Kuvayi Milliye Derneği ile ilişkili sanıkların, derneğin su ve elektrik borcunu ödeyemediklerini söylemelerine rağmen tanık sıfatıyla ifadesi alınan Altunbaş'ın, dernek merkezinin Kadıköy'ün çok işlek bir yerinde bulunduğunu, içinin çok güzel döşenmiş olduğunu söyledi. Altunbaş, gelirin nereden geldiğini sorduğunda ise "Dernek yetkililerinin, vakıflar ve milli emlaktan kolayca kiralama işleri yapabildiklerini, binayı bu şekilde tuttuklarını anlattı. Ancak nasıl döşendiği konusunu sormadım" dedi.

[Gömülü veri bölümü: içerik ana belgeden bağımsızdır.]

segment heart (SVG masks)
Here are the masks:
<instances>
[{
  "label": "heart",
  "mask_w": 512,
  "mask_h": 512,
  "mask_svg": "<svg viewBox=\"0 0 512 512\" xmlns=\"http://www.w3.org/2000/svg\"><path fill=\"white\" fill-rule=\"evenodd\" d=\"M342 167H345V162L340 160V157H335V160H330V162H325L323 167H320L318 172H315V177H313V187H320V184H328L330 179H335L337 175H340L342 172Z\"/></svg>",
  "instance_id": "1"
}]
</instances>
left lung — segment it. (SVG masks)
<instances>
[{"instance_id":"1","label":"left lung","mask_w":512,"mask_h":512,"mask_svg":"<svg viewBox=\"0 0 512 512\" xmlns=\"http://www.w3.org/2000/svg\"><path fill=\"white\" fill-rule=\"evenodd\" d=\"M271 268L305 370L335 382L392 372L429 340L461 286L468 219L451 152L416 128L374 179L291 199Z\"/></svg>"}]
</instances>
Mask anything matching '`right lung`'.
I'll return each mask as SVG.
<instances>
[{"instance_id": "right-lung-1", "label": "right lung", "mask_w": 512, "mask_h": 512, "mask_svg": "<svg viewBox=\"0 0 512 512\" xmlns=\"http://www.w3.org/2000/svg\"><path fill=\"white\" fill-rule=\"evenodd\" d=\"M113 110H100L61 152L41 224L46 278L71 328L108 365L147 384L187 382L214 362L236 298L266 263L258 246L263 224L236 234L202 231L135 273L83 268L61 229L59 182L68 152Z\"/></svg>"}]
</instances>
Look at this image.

-ZAMANI GELİNCE YAPILACAK ŞEYLER İÇİN "ÖLME, ÖLDÜRTME VE ÖLME" YEMİNİ-

Tanık Altunbaş, derneğe üye olan herkese yaptırıldığı gibi "zamanı gelince hayata geçirilecek şeyleri anlatan bir metin" niteliğinde olan "Ölme, öldürtme ve öldürülme" olarak kamuoyunda bilinen bir yeminin, Fikri Karadağ tarafından kendisine de yaptırıldığını anlattı. Kendisine derneğe ait kimlik verildiğini, üzerinde görevinin Dış ilişkiler (istihbarat) olarak belirtildiğini ifade eden Altunbaş, DTP ile ilişki kuran kişiler hakkında istihbarat toplama görevi verildiğini ancak bu işi yapmadığını, sadece tanıdığı bir kişiyi DTP'ye gitmekten vazgeçirttiğini söyledi.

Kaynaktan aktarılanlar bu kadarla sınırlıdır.